Peserta juga diberikan pemahaman
mengenai pentingnya penggunaan kata sandi yang kuat, penerapan budaya security
awareness, serta tiga pilar utama keamanan informasi yang meliputi
kerahasiaan (confidentiality), integritas (integrity), dan
ketersediaan (availability). Selain itu, dijelaskan pula berbagai bentuk
ancaman siber, baik yang bersifat fisik maupun nonfisik, termasuk penyebaran
hoaks, misinformasi, disinformasi, dan malinformasi di ruang digital.
Luhut Parulian Sinambela menekankan bahwa
tidak ada sistem atau aplikasi yang sepenuhnya aman di dunia siber.
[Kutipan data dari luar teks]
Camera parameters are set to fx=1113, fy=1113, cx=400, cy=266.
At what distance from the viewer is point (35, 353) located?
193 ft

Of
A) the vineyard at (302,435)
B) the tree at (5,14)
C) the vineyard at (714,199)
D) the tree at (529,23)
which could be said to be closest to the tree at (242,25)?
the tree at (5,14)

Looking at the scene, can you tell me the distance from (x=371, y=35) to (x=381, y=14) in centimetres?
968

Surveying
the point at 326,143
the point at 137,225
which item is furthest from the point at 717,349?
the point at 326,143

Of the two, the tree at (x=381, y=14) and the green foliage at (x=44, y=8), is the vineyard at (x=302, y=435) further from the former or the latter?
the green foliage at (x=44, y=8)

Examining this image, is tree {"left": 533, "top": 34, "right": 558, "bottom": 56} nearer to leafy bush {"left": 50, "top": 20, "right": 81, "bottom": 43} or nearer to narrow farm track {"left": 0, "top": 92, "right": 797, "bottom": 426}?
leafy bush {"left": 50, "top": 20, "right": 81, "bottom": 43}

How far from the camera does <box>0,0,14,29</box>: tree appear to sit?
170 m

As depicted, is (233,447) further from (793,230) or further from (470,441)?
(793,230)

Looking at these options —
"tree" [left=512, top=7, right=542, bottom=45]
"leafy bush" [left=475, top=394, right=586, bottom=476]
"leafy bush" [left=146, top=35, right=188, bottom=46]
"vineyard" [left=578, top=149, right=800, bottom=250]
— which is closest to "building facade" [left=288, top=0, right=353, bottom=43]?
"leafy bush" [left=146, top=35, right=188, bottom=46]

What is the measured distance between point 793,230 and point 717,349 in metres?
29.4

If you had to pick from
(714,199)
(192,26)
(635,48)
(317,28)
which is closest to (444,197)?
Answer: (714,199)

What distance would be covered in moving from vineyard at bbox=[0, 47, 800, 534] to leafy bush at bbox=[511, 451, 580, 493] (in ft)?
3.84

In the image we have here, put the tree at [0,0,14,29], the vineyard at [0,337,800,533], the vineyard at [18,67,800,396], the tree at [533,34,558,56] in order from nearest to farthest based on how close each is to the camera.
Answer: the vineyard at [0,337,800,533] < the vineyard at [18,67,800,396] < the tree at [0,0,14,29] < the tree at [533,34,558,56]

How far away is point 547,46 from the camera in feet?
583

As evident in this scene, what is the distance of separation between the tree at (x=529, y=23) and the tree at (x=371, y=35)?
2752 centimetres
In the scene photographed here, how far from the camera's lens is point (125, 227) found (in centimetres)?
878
Karena itu,
peningkatan kesadaran pengguna menjadi langkah pertama yang harus dilakukan
sebelum membangun budaya keamanan informasi yang kuat. Peserta juga diberikan
berbagai tips keamanan digital, seperti melakukan pembaruan aplikasi secara
berkala, tidak melakukan transaksi keuangan melalui jaringan publik, serta
memanfaatkan layanan pemeriksaan kebocoran data dan verifikasi keamanan file
maupun situs web.
Dalam sesi tanya jawab, peserta
aktif berdiskusi mengenai berbagai isu keamanan siber, mulai dari verifikasi
tanda tangan elektronik, penanganan serangan terhadap website pemerintah,
hingga tantangan pemberantasan judi online dan pinjaman online. Narasumber
menjelaskan bahwa keamanan siber memerlukan kolaborasi berbagai pihak serta
peningkatan kesadaran pengguna untuk mengurangi risiko serangan yang terus
berkembang.
Diskominfo Kota Singkawang
berharap melalui kegiatan ini seluruh pengelola TIK di perangkat daerah dapat
menjadi agen perubahan dalam membangun budaya keamanan siber di instansinya
masing-masing. Dengan meningkatnya kesadaran dan pemahaman mengenai keamanan
informasi, diharapkan layanan digital Pemerintah Kota Singkawang dapat berjalan
lebih aman, andal, dan terpercaya dalam mendukung penyelenggaraan Sistem
Pemerintahan Berbasis Elektronik (SPBE).